= WHAT THIS TASK INVOLVES =
Starting with the line that contains "Does [858,489] appear" and going on through the end of the items, write those lines out again in full. Scale every coordinate in the answers by 2.45 and round to whole numbers, with halves rounded up, and leave all other text unchanged.

= THE INPUT =
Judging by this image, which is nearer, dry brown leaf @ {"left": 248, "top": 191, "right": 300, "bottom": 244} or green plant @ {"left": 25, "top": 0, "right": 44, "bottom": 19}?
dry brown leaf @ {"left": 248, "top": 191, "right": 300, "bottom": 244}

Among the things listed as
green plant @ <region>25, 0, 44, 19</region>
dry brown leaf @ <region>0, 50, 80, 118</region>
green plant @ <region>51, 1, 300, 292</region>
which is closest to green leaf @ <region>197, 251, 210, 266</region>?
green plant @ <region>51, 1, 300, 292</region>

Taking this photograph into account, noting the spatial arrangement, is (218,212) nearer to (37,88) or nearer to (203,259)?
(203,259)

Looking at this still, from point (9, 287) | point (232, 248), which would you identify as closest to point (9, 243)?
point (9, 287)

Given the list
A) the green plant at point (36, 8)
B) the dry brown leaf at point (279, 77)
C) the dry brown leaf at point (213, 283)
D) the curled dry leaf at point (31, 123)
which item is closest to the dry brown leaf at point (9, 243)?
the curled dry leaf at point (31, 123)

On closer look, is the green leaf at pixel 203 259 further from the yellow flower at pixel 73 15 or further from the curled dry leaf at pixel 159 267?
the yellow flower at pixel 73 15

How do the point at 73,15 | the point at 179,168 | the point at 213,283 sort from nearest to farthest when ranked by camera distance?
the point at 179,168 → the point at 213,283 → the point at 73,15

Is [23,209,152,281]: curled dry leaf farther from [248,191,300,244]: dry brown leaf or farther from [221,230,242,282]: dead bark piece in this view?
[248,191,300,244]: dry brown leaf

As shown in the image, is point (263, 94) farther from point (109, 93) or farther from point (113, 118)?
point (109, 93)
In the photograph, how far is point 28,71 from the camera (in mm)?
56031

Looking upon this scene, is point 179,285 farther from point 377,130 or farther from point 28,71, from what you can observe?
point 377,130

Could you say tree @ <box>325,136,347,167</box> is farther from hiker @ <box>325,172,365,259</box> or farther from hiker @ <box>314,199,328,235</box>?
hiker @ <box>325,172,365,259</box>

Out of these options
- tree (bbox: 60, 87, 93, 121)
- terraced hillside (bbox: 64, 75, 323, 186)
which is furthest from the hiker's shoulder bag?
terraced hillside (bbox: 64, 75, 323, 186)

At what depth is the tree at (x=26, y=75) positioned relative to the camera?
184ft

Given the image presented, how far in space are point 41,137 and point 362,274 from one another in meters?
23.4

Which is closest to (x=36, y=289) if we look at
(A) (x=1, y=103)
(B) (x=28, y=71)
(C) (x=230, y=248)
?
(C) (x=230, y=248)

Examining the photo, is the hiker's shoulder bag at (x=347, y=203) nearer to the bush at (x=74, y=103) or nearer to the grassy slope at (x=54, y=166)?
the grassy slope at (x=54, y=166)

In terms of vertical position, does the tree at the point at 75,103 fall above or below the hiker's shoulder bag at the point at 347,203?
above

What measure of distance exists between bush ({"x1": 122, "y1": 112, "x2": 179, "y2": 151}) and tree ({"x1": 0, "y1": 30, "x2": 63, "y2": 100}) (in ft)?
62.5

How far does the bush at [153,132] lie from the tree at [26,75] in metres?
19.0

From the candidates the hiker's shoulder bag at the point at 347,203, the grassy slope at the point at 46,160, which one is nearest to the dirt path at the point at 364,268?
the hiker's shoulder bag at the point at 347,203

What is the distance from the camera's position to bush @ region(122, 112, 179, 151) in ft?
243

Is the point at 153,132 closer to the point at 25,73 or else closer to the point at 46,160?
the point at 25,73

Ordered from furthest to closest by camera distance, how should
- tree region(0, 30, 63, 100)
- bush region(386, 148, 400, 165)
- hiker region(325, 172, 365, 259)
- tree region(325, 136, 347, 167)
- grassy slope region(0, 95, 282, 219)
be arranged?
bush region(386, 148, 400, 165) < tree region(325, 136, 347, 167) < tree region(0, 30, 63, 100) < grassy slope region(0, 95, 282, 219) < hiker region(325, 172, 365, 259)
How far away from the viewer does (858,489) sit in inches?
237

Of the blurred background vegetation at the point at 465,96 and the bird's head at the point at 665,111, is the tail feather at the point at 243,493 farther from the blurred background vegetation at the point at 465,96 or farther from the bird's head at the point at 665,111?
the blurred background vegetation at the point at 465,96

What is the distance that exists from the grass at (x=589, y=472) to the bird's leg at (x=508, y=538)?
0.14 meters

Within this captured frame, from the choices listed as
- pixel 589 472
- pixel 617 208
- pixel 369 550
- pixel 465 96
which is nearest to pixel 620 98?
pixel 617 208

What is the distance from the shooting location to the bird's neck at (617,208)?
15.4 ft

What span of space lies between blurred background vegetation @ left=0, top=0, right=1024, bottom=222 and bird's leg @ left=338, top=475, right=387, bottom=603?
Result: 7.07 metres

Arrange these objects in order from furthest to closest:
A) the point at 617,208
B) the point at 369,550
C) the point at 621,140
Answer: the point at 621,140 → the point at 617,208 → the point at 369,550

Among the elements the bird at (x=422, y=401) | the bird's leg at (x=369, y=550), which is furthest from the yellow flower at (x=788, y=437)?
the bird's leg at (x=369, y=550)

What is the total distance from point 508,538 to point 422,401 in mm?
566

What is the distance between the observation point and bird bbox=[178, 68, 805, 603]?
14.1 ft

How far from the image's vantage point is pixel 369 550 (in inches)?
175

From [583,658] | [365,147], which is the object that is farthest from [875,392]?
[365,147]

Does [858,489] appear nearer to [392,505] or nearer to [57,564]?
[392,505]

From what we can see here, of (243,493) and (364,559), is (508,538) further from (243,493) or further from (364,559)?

= RIGHT ANSWER =
Does [858,489] appear nearer to [392,505] or nearer to [57,564]?
[960,1237]

From what we can see here, of (243,493) and (364,559), is (508,538) further from (243,493) or further from (364,559)?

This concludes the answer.